◆ Set of tasks ◆
- 1) Read the discussion text about predicting behavior and war, and decide whether each statement below agrees with it. Answer yes or no for each, and quote the exact words of the text that decide it.
(a) One writer says they are not spending money on term insurance.
(b) Attempts at a numerate approach to war eventually took hold.
(c) Optimization guarantees perfection.
- 2) Transcribe the discussion text about predicting behavior and war, everything from "Certainly, but the" down to "after WW II.".
- 3) Pick up the discussion text about predicting behavior and war where it stops, and continue it.

◆ Text shown ◆

┌──

I'm unsure who constitutes your "we" but I do know that I'm not wasting any money on pshrinks. Or Term Insurance. As for advertising -- some success stories, some abject failures and even the success stories didn't get nearly everyone...
Certainly, but the outliers--or even a sizable deviation under certain circumstances (not life threatening, to be sure)--doesn't overwhelm the value gained from predicting behavior in the aggregate. Optimization doesn't guarantee perfection, only a good bet that practice that considers it is better than practice that doesn't.

If one's ad campaign doesn't work out, few to no lives are likely lost -- if one's war campaign doesn't work out, many lives and perhaps more will be lost.You are familiar with these guys? LINKThey and their founder have been at it since shortly after WW II.

They and others have tried the numerate approach to war for years. None of those attempts ever really took hold. I think perhaps there's a message in that...

└──

◆ Extracted data ◆

┌──

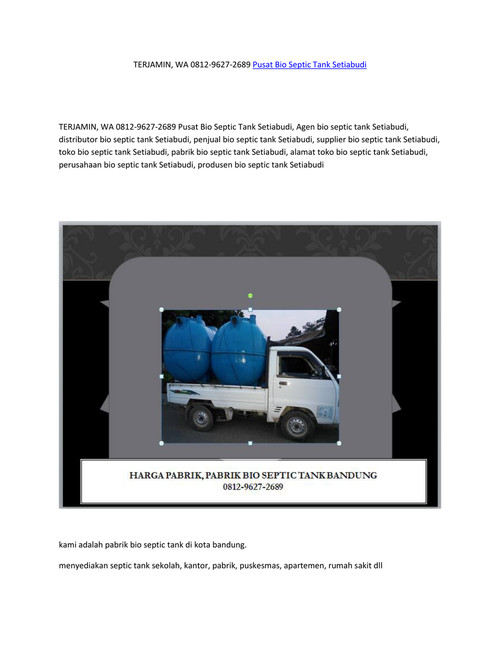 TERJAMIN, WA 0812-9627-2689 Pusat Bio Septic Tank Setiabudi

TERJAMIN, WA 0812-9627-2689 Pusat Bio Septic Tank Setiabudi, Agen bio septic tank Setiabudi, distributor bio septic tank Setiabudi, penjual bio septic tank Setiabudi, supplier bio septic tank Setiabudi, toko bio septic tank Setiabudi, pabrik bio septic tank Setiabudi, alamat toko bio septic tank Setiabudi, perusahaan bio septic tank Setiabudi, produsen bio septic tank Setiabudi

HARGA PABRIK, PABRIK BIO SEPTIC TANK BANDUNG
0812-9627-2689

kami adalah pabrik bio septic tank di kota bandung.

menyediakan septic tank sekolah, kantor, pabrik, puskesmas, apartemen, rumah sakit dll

└──
┌──

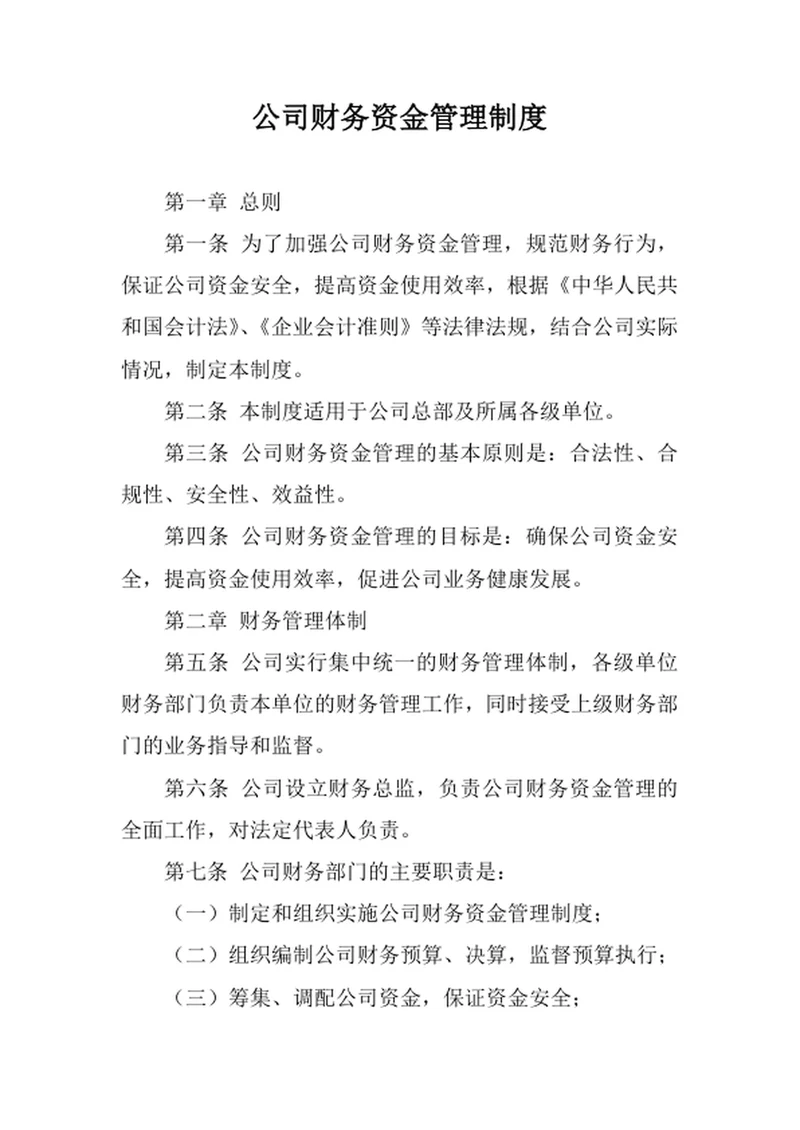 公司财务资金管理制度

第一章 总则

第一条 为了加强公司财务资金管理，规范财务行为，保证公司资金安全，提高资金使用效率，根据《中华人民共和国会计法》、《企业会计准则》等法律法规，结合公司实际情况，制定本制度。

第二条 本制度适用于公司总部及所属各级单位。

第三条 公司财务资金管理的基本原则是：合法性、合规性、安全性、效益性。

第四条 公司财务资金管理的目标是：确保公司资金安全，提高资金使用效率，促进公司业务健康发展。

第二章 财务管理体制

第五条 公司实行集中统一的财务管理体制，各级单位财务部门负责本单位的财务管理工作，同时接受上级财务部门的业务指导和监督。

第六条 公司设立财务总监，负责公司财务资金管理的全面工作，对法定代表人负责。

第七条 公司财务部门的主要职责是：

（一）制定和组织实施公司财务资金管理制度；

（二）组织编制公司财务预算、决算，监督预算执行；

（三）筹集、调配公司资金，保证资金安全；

└──

◆ Responses per task ◆
- 1)
(a) Yes: "I'm not wasting any money on pshrinks. Or Term Insurance."
(b) No: "None of those attempts ever really took hold."
(c) No: "Optimization doesn't guarantee perfection"

- 2)
Certainly, but the outliers--or even a sizable deviation under certain circumstances (not life threatening, to be sure)--doesn't overwhelm the value gained from predicting behavior in the aggregate. Optimization doesn't guarantee perfection, only a good bet that practice that considers it is better than practice that doesn't.

If one's ad campaign doesn't work out, few to no lives are likely lost -- if one's war campaign doesn't work out, many lives and perhaps more will be lost.You are familiar with these guys? LINKThey and their founder have been at it since shortly after WW II.

- 3)
Don't get me wrong. I'm the first to say that there's no evidence that the power law Gourley et. al. have rediscovered will yield any valuable prescriptions. You can say the same about any number of aphorisms about violence--war is hell, whoever gets there with the mostest the firstest wins, guns don't kill people blah blah--all accurate and probably not all that helpful when faced with a real need to plan and execute.

On the other hand, you can plainly see the value in quantitative methods in force flow planning, bridging, navigation, decision trees, acquisitions (jokes go here), etc. These methods should and do prove their worth the same way tradition does--by being tested under specific conditions time and time again and under fire. We generalize their lessons at our own risk.